• **Questions on the material**:
**1)** According to the passage on out-of-state medical marijuana rules, how many days is an Oklahoma temporary patient license valid?
**2)** List everything the passage on out-of-state medical marijuana rules says the Oklahoma temporary patient application requires.
**3)** Reproduce the section of the passage on out-of-state medical marijuana rules that opens with the words containing "Dispensaries in Rhode" and closes with "every 15 days.".

Segment Start: Passage provided

Medical marijuana patients from other states may possess and purchase cannabis from Oklahoma, but first they must apply for a temporary patient license. Temporary licenses are valid for 30 days, but are not eligible if they exceed the expiration date of the patient’s state-issued medical card. A temporary patient costs $100, and a license can be renewed after 30 days.
The application requires documentation of the out-of-state license, proof of identity, a clear photograph of the patient, and other personal details.
Check out the Oklahoma Medical Marijuana Authority’s temporary patient information for more details.
There is one loophole that allows medical marijuana patients to obtain cannabis from Pennsylvania, but it only applies to parents or legal guardians of patients under the age of 18. Under Pennsylvania law, it is legal for parents or guardians to purchase cannabis out of state, for the sole purpose of administering to the minor. Unfortunately, this portion of the law is set to be repealed in the next two years.
Check out the Pennsylvania Department of Health for more information on medical marijuana in the state.
Dispensaries in Rhode Island began selling to out-of-state medical marijuana patients in 2018, and they keep the rules pretty simple. You’ll need to present two forms of government ID, and you must already be in a state database that tracks sales.
Out-of-state patients can have up to 2.5 ounces of cannabis every 15 days.
States with databases that track sales: Alaska, Arkansas, California, Colorado, Delaware, District of Columbia, Hawaii, Illinois, Maryland, Massachusetts, Michigan, Montana, New Mexico, North Dakota, New York, Nevada, Ohio, Oregon, Pennsylvania, Rhode Island, and Washington.
Legal Recreational Adult-Use States
Anyone over the age of 21 can purchase cannabis within the state’s legal limits. You can have up to one ounce of cannabis in your possession or up to three flowering or mature personal-use plants.

Segment End: Passage provided
Segment Start: Data shown

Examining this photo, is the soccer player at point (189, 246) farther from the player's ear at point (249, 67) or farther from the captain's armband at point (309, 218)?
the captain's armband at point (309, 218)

Segment End: Data shown

• **Responses per task**:
**1)** 30 days.

**2)** Documentation of the out-of-state license, proof of identity, a clear photograph of the patient, and other personal details.

**3)**
Dispensaries in Rhode Island began selling to out-of-state medical marijuana patients in 2018, and they keep the rules pretty simple. You’ll need to present two forms of government ID, and you must already be in a state database that tracks sales.
Out-of-state patients can have up to 2.5 ounces of cannabis every 15 days.